İnsan olmak, doğru yolda bulunmak kolay değildir. Dürüstlük ister, mertlik ister, doğruluk ister, samimiyet ister, yalan konuşmamak ister, karakter ister. Bu özelliklerin hiçbiri yalancıda bulunmaz. Hemen belirtelim ki, hiç kimse yaptığı kötülüğün yanına kâr kalacağını sanmasın. İyilikler mükâfatsız, kötülükler, çalmalar, çırpmalar da cezasız kalmayacaktır. Zira yalanla abad olunmaz, ancak zilletle hemhal olunur.
Bâkî der ki:
Şeref vermez dür ü gevher, kemâl olmaz zer ü zîver
Hüner kesbet hüner, bahr-i fazîlet, kân-ı irfân ol.
Yani, (yalancı ve) değersiz bir insanı, sahip olduğu inciler, mücevherler şerefli bir hale getirmez. Sen gerçekten kemal sahibi bir insan olmak istiyorsan, (yalan konuşma) ilim elde et, fazilet ve irfan sahibi ol.
Ahlak kurallarına itibar etmeyen yalancıların ruhları pejmürde hale gelir. Dünyanın nimetleri de, sanki gazaba uğramış gibi, ehil olmayan yalancılara nasip olur. Ama hiçbir yalancı yalancıyı sevmez, ev sahipleri de yalancıların hiçbirini sevmez.
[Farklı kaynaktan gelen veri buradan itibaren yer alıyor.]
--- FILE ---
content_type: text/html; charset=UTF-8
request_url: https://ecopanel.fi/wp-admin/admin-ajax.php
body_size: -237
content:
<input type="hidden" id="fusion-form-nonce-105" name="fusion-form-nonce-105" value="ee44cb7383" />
Yalan konuşan kimse, Allah’a kulluk yapamaz. Zira yalan, damlaya damlaya göl olur, sonra birleşir sel olur, seller toplanır ırmak olur, ırmaklar da birleşir deniz olur. Yani yalan her şeye hâkim olur. Bir ülkenin kalkınması için idareciler adil olmalı, yalancı olmamalıdır. Toplumda da yalan konuşmayanlara, adil davrananlara itibar edilmelidir. Çünkü yalanla abad olanlar, sonunda kahr ile berbad olur. Necip Fazıl’ın dediği gibi: “Durun kalabalıklar, bu cadde çıkmaz sokak.”
Karacaoğlan da der ki:
Yoldaş olma yolun bilmez yolsuza (yalancıya)
Komşu olma sözün bilmez densize
Meyil verme edepsize (yalancıya), arsıza
Akıbet ırzına hile getirir
Sonuç olarak diyoruz ki:
· Yalan konuşana itibar etme,
· Çalana, çırpana yaklaşma,
· Ülkeyi sömürene, sömürtene yâr olma,
· Milleti yalanla manipüle edenlere inanma,
· Sözünde yalan bulunanlara da iltifat etme,
· İrfan sahibi olmayanlara iltifat etme,
· Zalimlerin, yalancıların peşine takılma,
· Tefrikalı konuşanlara iltifat etme,
· Milleti aldatmak için nutuk atanlara asla inanma,
· İrfan sahibi olanları destekten uzak durup, yalancılara yâr olma.
Neticede; Mehmet Akif’in dediği gibi:
Tesellîden nasîbim yok, hazân ağlar bahârımda;
Bugün bir hânümansız serseriyim öz diyârımda!
Vesselam.
Rahman ve Rahim,
Kadir ve Muktedir,
Gaffar ve Settar olan Allah’a emanet olunuz.
“Ya Rabbi bu haftayı bize hayırlı ve bereketli kıl. Hayırlara yakın, şerlere uzak eyle.”